[Excerpts of spatial question data]
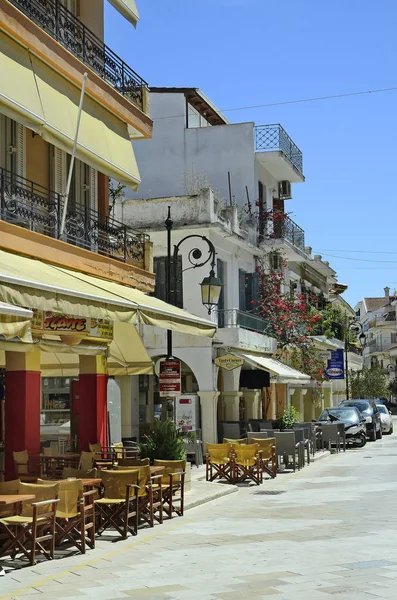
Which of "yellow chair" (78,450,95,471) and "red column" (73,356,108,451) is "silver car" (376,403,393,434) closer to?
"red column" (73,356,108,451)

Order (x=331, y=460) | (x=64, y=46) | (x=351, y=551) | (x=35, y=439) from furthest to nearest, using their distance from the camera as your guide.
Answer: (x=331, y=460) < (x=64, y=46) < (x=35, y=439) < (x=351, y=551)

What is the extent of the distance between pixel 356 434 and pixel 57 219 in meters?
21.0

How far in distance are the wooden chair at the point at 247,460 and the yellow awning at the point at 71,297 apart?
545 centimetres

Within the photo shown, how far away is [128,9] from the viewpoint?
20.2 metres

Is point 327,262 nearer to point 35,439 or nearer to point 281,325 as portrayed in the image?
point 281,325

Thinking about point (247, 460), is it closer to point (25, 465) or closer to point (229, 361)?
point (25, 465)

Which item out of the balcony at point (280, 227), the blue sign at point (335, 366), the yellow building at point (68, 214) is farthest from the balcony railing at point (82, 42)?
the blue sign at point (335, 366)

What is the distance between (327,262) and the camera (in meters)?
57.0

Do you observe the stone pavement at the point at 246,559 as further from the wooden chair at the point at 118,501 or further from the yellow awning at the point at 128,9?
the yellow awning at the point at 128,9

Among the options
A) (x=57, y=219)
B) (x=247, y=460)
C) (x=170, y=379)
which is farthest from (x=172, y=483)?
(x=247, y=460)

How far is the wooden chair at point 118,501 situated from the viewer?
40.9 ft

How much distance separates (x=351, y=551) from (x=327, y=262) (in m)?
46.7

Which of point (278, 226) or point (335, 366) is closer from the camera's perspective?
point (278, 226)

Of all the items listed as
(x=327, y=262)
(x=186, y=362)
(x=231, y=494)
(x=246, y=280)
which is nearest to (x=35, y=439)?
(x=231, y=494)
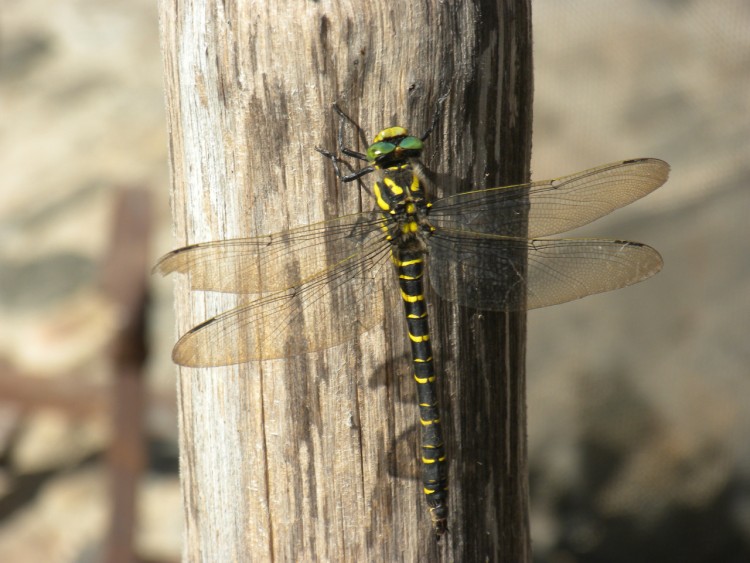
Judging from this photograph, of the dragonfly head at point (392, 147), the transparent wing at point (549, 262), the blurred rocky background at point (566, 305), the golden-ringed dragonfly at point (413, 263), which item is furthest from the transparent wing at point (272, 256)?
the blurred rocky background at point (566, 305)

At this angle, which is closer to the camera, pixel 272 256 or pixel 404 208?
pixel 272 256

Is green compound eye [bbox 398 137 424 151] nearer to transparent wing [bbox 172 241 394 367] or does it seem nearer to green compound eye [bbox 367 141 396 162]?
green compound eye [bbox 367 141 396 162]

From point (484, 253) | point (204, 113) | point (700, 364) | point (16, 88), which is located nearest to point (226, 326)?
point (204, 113)

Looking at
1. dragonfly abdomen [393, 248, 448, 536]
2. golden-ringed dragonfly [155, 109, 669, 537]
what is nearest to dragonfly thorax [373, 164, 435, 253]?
golden-ringed dragonfly [155, 109, 669, 537]

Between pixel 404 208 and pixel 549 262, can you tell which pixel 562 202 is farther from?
pixel 404 208

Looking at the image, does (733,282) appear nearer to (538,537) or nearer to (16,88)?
(538,537)

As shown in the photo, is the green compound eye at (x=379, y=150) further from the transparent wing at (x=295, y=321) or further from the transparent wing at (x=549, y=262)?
the transparent wing at (x=549, y=262)

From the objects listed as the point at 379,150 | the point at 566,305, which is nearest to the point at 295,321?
the point at 379,150
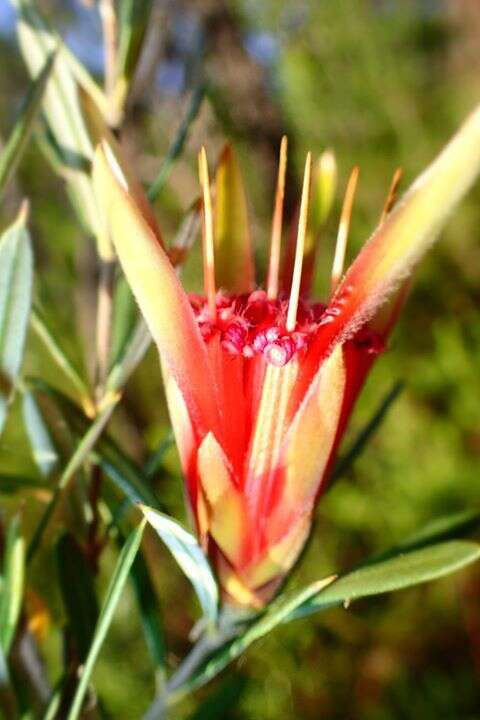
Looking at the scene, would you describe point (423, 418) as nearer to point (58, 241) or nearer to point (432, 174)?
point (58, 241)

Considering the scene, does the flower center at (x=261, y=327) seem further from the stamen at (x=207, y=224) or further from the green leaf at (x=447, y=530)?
the green leaf at (x=447, y=530)

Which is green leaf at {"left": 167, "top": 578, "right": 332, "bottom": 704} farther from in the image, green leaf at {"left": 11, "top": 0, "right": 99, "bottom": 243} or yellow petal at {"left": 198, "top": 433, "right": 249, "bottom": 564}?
green leaf at {"left": 11, "top": 0, "right": 99, "bottom": 243}

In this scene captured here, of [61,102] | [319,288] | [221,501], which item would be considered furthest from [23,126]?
[319,288]

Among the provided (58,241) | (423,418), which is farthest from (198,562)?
(58,241)

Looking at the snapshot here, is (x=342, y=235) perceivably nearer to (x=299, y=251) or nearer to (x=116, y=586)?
(x=299, y=251)

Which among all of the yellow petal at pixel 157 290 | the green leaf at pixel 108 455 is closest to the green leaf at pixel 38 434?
the green leaf at pixel 108 455

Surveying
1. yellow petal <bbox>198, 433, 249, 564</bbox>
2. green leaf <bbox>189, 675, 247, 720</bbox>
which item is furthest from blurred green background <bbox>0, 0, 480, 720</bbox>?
yellow petal <bbox>198, 433, 249, 564</bbox>
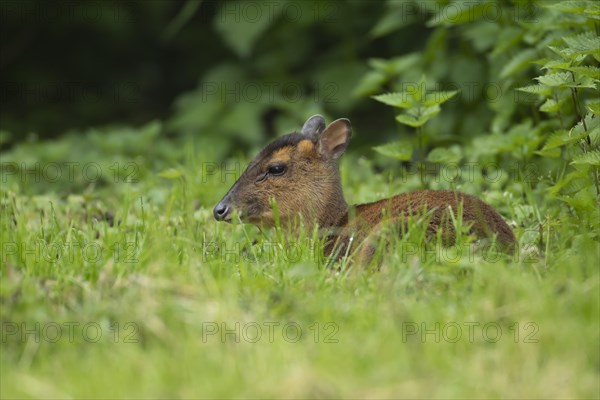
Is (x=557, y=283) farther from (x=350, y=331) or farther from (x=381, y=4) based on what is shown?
(x=381, y=4)

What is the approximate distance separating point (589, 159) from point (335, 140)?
160 cm

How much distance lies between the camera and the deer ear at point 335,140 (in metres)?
5.80

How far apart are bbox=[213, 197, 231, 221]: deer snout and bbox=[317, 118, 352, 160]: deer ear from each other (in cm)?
66

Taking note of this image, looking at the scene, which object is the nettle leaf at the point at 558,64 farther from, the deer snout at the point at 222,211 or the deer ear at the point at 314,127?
the deer snout at the point at 222,211

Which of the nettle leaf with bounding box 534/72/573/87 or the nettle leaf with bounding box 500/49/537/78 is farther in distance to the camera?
the nettle leaf with bounding box 500/49/537/78

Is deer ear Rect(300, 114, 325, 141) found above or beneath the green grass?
above

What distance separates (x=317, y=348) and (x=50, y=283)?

• Task goal:
Quote only the lines from the line containing "What is the approximate" through the end of the entries, keeping the first and the last.

• Solved exercise:
What is the approximate distance separating point (589, 159) from point (335, 140)?
160 cm

How much distance lies between the camera and the deer ear at point 335,140 (in metres)?
5.80

How far apart are bbox=[213, 197, 231, 221]: deer snout and bbox=[317, 118, 352, 160]: deer ear from each other (in cm)?
66

Taking note of this image, looking at the scene, which object is the nettle leaf at the point at 558,64 farther from, the deer snout at the point at 222,211 or the deer ear at the point at 314,127?
the deer snout at the point at 222,211

Which of the nettle leaf with bounding box 534/72/573/87 or the nettle leaf with bounding box 500/49/537/78 is farther in distance to the camera?
the nettle leaf with bounding box 500/49/537/78

Is deer ear Rect(300, 114, 325, 141) found above or beneath the green grass?
above

What distance separates (x=317, y=348) and (x=50, y=283)?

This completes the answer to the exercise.